-------- Extract to read --------
Reputation: 386
We are loading big amounts of data (~200 million rows, ~10GB in size) from SQL Server. The server is SQL Server 2019, running on a Linux machine, with plenty of memory and very fast network. The data is later processed by Spark application, but that doesn't matter, we get the same results with a test application.
The table we're querying is very wide, it has about 100 columns, and the query selects some of those columns, based on the time range. And, since we're running it from Spark, it is distributed among executors and additional time filter is added.
Something like:
select *
from
(select time, col1, col5, col38
from table
where time > '2020-01-01 00:00:00.000'
and time <= '2020-02-01 00:00:00.000') subq
where time > '2020-01-05 00:00:00.000'
and time <= '2020-01-06 00:00:00.000'
Initially, the table had only the unique clustered index (same as PK) on id
(not used in our queries, but essential for other usages) and time
, in that specific order. That, of course, gave us unacceptable results, like hours of loading time.
-------- Source data --------
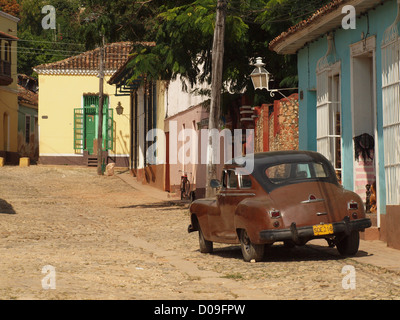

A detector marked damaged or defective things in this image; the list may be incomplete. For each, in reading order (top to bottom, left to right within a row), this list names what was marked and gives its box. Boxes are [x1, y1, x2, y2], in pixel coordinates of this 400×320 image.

rusty car body [188, 151, 372, 262]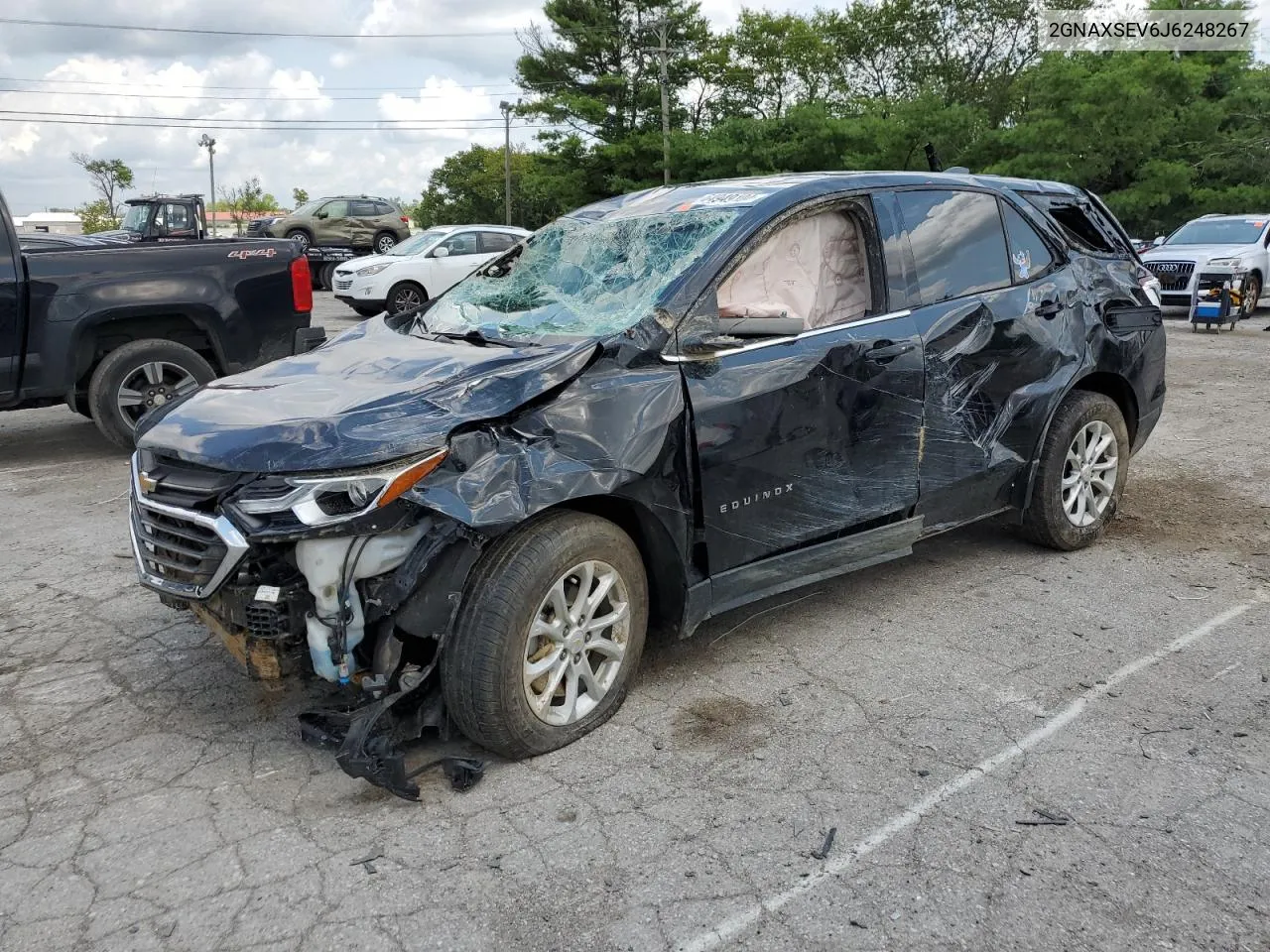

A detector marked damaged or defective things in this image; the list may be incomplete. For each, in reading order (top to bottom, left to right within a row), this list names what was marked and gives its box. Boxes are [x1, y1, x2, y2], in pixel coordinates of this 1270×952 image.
--------
## Given request 1:
In the SQL Server post, about how many columns does the queried table have?
## Given request 2:
Print the part of the SQL Server post from "Reputation: 386" up to and including "a test application.".

## Response 1:
About 100 columns.

## Response 2:
Reputation: 386
We are loading big amounts of data (~200 million rows, ~10GB in size) from SQL Server. The server is SQL Server 2019, running on a Linux machine, with plenty of memory and very fast network. The data is later processed by Spark application, but that doesn't matter, we get the same results with a test application.